Description of Registrants Securities

EX-4.4 2 hone-20191231ex4433835d1.htm EX-4.4 hone_Ex4_4

Exhibit 4.4



HarborOne Bancorp, Inc. (the “Company”) has one class of securities registered under Section 12 of the Securities Exchange Act of 1934, as amended: common stock, par value $0.01 per share (the “Common Stock”). The Company’s Common Stock is traded on the NASDAQ Global Select Market under the symbol “HONE.”

The following is a description of the material terms and provisions of the Company’s Common Stock. It may not contain all the information that is important to you. Therefore, you should read the Company’s articles of organization and bylaws, which are attached as exhibits to the Annual Report on Form 10-K to which this description is an exhibit.


Under the Company’s articles of organization, the Company has authority, without further shareholder action, to issue 150,000,000 shares of Common Stock.  The Company may amend its articles of organization from time to time to increase the number of authorized shares of Common Stock. Amendments to the articles of organization require a two-thirds shareholder vote; provided,  however, that if at least two-thirds of the directors recommend approval of the amendment, then such amendment requires the affirmative vote of a majority of the total votes eligible to be cast by shareholders, voting together as a single class.


The Company may pay dividends on its Common Stock if, after giving effect to the distribution, it would be able to pay its indebtedness as the indebtedness comes due in the usual course of business and its total assets exceed the sum of its liabilities and the amount needed, if the Company were to be dissolved at the time of the distribution, to satisfy the preferential rights of any holders of capital stock.
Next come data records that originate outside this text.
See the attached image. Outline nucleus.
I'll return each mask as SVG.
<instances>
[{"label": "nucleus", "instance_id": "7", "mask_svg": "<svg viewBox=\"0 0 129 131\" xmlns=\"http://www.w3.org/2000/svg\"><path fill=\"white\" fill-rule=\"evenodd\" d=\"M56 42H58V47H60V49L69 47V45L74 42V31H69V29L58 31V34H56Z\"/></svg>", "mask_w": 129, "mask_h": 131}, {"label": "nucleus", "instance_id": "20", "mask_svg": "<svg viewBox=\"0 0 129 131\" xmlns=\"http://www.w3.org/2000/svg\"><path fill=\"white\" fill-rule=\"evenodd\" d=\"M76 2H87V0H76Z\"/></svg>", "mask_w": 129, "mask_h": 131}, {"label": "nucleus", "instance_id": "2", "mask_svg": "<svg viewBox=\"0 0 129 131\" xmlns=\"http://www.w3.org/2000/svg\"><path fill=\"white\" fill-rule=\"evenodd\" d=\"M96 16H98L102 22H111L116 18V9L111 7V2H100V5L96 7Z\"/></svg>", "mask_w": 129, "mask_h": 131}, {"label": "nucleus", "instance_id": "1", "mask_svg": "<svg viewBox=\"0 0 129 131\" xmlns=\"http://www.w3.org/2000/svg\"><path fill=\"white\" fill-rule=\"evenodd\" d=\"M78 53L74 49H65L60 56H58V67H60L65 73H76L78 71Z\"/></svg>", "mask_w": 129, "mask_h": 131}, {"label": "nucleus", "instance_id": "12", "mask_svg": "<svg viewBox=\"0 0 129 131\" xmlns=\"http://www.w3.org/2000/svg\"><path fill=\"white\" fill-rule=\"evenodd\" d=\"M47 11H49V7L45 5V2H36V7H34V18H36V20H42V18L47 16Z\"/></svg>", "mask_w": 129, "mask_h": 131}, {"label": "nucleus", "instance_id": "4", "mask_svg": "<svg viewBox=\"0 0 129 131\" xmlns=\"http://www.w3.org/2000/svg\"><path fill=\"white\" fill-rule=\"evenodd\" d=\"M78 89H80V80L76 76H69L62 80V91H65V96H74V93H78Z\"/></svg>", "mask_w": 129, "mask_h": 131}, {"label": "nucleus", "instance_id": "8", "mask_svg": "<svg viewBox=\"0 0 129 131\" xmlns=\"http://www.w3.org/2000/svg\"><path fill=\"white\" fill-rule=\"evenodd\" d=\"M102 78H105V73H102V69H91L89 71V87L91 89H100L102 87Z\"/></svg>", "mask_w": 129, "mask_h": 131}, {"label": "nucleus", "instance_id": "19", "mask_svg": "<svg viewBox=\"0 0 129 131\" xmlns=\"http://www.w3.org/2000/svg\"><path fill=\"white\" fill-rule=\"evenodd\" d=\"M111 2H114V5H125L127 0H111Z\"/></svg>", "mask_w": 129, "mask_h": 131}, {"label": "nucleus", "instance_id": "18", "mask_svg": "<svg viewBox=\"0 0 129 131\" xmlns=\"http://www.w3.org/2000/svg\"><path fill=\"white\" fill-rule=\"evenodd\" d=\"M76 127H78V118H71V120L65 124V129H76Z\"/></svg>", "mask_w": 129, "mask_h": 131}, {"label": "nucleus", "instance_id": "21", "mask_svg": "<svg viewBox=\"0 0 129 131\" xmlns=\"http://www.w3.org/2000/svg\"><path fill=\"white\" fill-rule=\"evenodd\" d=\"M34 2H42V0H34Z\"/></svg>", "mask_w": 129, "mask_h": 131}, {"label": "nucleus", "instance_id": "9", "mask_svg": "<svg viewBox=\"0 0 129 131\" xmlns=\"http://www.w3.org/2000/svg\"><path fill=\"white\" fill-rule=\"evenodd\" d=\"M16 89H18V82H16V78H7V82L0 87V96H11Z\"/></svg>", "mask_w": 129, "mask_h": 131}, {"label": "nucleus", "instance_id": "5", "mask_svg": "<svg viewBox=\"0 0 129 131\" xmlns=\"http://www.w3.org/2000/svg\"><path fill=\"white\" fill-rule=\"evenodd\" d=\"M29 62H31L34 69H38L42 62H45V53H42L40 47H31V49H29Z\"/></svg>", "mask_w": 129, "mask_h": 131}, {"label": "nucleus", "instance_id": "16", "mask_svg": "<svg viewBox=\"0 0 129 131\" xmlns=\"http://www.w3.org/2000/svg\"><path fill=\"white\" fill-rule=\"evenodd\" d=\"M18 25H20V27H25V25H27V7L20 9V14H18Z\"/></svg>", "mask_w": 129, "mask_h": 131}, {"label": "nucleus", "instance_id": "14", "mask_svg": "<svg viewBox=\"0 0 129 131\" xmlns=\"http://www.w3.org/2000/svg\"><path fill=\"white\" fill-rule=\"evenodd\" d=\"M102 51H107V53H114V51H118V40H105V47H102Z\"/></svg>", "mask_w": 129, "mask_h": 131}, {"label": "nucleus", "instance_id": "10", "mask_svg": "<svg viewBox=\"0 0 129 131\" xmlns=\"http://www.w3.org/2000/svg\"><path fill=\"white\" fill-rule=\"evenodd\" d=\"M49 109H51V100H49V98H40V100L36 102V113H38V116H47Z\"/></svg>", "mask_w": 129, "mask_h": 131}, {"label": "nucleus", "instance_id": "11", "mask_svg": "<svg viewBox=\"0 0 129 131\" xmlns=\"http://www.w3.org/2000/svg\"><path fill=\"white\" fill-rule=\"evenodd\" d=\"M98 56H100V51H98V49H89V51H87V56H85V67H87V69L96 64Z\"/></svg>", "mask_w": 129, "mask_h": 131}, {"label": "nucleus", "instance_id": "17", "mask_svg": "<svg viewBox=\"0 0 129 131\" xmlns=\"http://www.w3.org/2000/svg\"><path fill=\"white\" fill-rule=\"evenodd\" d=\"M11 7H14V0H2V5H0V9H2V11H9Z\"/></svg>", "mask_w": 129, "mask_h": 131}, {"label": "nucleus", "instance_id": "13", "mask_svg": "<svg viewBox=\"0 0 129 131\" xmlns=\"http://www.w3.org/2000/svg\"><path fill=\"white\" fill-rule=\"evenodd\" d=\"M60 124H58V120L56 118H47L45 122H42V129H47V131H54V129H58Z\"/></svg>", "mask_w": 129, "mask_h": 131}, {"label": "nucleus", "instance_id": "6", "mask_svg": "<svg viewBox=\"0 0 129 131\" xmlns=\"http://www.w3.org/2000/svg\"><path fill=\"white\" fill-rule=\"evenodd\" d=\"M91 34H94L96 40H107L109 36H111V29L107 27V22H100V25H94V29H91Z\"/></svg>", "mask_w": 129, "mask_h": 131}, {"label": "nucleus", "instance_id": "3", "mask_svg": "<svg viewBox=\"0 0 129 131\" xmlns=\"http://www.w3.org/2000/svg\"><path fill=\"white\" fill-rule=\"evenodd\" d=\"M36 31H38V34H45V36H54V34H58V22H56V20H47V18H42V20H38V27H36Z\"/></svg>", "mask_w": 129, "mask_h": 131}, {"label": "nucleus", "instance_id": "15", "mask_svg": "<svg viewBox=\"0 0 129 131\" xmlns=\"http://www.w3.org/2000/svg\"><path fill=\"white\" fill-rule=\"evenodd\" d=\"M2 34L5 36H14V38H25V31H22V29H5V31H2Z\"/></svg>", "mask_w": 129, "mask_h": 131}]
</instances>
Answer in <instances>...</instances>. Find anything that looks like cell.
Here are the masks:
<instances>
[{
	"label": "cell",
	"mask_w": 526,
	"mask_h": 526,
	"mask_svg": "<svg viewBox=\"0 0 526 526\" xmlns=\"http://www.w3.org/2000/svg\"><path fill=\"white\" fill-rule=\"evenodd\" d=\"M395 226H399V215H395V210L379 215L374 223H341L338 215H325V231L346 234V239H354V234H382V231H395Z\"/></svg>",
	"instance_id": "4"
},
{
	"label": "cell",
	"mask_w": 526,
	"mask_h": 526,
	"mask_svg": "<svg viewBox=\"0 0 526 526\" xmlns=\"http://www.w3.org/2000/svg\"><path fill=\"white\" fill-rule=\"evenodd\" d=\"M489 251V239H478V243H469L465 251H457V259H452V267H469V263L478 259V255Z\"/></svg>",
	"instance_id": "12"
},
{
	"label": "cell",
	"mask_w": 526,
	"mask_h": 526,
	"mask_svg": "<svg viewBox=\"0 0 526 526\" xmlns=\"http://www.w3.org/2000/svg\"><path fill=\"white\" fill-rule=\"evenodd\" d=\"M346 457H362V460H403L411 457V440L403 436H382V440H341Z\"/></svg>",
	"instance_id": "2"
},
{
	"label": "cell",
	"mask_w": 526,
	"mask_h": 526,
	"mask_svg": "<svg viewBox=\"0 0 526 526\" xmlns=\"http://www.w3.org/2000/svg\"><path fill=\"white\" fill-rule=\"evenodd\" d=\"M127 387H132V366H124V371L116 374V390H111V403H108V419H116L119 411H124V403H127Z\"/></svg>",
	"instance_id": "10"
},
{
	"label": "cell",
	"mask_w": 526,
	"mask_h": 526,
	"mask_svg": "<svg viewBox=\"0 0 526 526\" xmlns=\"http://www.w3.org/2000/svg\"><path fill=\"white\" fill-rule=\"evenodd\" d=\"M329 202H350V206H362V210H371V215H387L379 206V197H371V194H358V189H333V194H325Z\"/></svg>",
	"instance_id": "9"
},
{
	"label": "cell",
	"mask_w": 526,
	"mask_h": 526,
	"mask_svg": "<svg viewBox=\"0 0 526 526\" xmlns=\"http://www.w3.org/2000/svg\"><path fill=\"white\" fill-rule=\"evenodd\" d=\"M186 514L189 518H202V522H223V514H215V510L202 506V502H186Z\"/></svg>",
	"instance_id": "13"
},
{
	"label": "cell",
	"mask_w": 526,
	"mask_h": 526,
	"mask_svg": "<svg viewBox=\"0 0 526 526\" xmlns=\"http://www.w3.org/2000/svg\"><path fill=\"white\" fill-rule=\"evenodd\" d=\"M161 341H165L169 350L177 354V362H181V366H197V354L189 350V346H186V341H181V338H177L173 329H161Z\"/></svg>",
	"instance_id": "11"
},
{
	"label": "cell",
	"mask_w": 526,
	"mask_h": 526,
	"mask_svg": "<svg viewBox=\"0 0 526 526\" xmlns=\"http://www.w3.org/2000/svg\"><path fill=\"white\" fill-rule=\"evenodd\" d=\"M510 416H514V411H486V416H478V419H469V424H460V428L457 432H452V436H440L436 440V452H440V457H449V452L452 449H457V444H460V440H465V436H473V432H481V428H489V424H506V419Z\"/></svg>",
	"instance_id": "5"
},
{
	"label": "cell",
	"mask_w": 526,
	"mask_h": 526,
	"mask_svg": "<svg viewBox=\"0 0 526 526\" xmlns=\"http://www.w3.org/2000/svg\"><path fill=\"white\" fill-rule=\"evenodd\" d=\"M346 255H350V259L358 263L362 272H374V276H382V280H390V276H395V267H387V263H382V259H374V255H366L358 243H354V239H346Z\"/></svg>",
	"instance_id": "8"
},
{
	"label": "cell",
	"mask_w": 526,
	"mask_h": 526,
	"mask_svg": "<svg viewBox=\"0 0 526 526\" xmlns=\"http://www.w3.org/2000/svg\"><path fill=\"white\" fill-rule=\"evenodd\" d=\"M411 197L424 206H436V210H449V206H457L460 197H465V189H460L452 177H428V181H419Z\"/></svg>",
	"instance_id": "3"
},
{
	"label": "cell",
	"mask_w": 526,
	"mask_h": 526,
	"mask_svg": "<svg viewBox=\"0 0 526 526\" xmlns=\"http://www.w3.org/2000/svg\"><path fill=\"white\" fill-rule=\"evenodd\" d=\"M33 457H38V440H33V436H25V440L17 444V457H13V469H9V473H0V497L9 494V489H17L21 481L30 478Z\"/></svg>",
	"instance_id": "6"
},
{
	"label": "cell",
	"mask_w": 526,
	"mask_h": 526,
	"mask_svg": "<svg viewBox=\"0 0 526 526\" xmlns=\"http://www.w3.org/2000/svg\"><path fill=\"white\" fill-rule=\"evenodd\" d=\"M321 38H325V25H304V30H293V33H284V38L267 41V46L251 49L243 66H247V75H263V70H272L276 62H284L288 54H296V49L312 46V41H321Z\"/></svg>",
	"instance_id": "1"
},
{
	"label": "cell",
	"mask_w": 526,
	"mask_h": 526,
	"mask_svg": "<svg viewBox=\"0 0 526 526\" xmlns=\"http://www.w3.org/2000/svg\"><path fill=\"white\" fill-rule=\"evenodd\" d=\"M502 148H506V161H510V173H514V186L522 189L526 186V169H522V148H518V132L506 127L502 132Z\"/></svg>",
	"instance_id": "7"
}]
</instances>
In addition, the Company is restricted from paying dividends that would reduce its assets below its then-adjusted liquidation account. The liquidation account was created for the benefit of certain depositors of HarborOne Bank in connection with the second-step conversion of HarborOne Mutual Bancshares. The liquidation accounts will be reduced annually to the extent that eligible account holders have reduced their qualifying deposits.

The holders of the Company’s Common Stock will be entitled to receive and share equally in dividends as may be declared by the Company’s board of directors out of funds legally available therefor.

Voting Rights

Holders of the Company’s Common Stock have exclusive power to vote on all matters presented to the Company’s shareholders, including the election of directors, as are required to be presented to them under Massachusetts law or as are otherwise presented to them by the board of directors. Generally, holders of Common Stock are entitled to one vote per share and do not have the right to cumulate votes in the election of directors. Any person who beneficially owns more than 10% of the then-outstanding shares of the Company’s Common Stock, however, is not entitled or permitted to vote any shares of common stock held in excess of the 10% limit during the three-year period following the Company’s second-step conversion; thereafter, shares of common stock in excess of the 10% limit will be entitled to cast 1/100th of a vote per share.


In the event of any liquidation, dissolution or winding up of the Company, the holders of its Common Stock would be entitled to receive, after payment or provision for payment of all its debts and liabilities, all of the assets of the Company available for distribution, and eligible account holders of HarborOne Bank will be treated as surrendering their rights to the Company liquidation account.

Exhibit 4.4


Preemptive Rights

Holders of the Company’s Common Stock do not have preemptive rights with respect to any shares of the Company, and the Company’s Common Stock cannot be redeemed.